Bao, meanwhile, began as a personal side project for Shi in early 2014; it took a year or so before she submitted her idea, at Inside Out director Pete Docter’s suggestion, to an open call for pitches for Pixar’s shorts program. Out of 20 artists’ pitches, hers was green-lit. She quit her full-time gig as a story artist and got to work perfecting storyboards for her directing debut.
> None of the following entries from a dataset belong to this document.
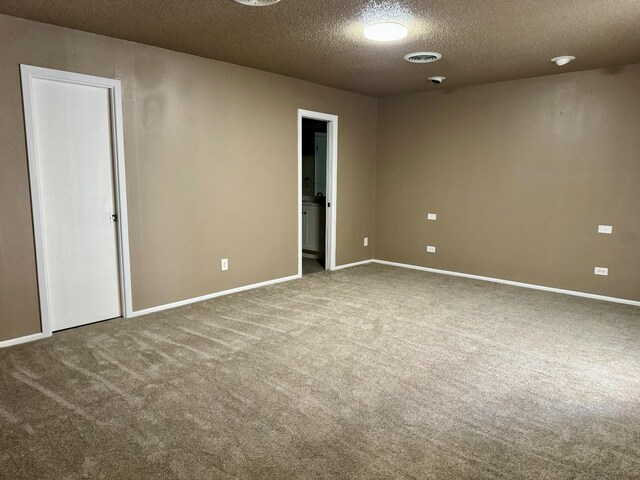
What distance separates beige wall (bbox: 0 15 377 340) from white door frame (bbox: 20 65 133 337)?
0.16ft

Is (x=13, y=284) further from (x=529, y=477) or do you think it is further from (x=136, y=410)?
(x=529, y=477)

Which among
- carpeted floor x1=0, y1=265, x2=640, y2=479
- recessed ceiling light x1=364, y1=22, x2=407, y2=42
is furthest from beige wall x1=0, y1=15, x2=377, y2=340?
recessed ceiling light x1=364, y1=22, x2=407, y2=42

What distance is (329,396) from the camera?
2.65m

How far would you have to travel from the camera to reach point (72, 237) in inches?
146

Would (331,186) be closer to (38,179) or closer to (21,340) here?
(38,179)

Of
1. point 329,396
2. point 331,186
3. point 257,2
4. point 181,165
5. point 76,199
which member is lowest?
point 329,396

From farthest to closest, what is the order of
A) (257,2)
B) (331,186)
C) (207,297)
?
1. (331,186)
2. (207,297)
3. (257,2)

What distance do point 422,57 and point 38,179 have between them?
11.6ft

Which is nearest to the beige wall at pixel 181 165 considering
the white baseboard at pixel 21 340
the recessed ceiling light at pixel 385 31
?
the white baseboard at pixel 21 340

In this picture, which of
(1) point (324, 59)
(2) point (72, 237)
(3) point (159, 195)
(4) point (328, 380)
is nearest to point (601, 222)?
(1) point (324, 59)

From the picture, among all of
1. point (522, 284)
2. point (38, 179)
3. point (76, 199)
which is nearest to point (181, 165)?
point (76, 199)

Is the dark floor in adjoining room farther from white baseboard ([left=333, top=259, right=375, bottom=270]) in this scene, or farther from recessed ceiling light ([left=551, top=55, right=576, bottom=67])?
recessed ceiling light ([left=551, top=55, right=576, bottom=67])

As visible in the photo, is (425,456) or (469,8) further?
(469,8)

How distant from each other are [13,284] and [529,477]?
3.68 metres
First-time producer Becky Neiman-Cobb, who first joined Pixar in 2004 as a production assistant, eventually teamed up with Shi to put together a crew. “We’re sort of the indie wing,” Neiman-Cobb says of the studio’s shorts program. “We don’t have a big budget, we don’t usually have people for very long because we’re really at the will of who’s available in between feature productions that are going on at the studio. So often we would have to pause production because there wouldn’t be anybody available.”

The short took around a year and a half to complete, including starts and stops. It’s the studio’s first-ever project helmed by a solo female director—or any female director since 2012’s Brave, on which Brenda Chapman was replaced by Mark Andrews midway through production. “We had a really strong leadership team of people who were doing it for the first time, many of which are women, so that was also really cool for all of us,” Neiman-Cobb says.

For her part, Shi says this particular “first” still “hasn’t quite sunk in yet.”

“It’s amazing. I feel so honored and humbled and I hope I’m not the last and I’m the first of many female short film directors and feature film directors,” she says. She’s already set her sights on the latter job title, too. “I would definitely love to direct a feature as my next big project. I’m right now working in development at Pixar on doing just that. It’s gonna be a huge challenge, going from an eight-minute short to a 90-minute film. We’re still super early on but really excited about it.”

Asked whether either of them fears audiences will come away from Bao unable to look at dumplings the same way again, Shi laughs. “Hopefully it makes people really hungry after watching it,” she says. “You know, really hungry but morally confused about eating dumplings.”

“Lots of dumplings were hurt in the making of Bao,” Neiman-Cobb quips.

But if there’s one thing audiences should do after walking out, they both agree, it’s make a phone call: “Call your mom and invite her out to lunch!” they demand. After Bao, nothing sounds better.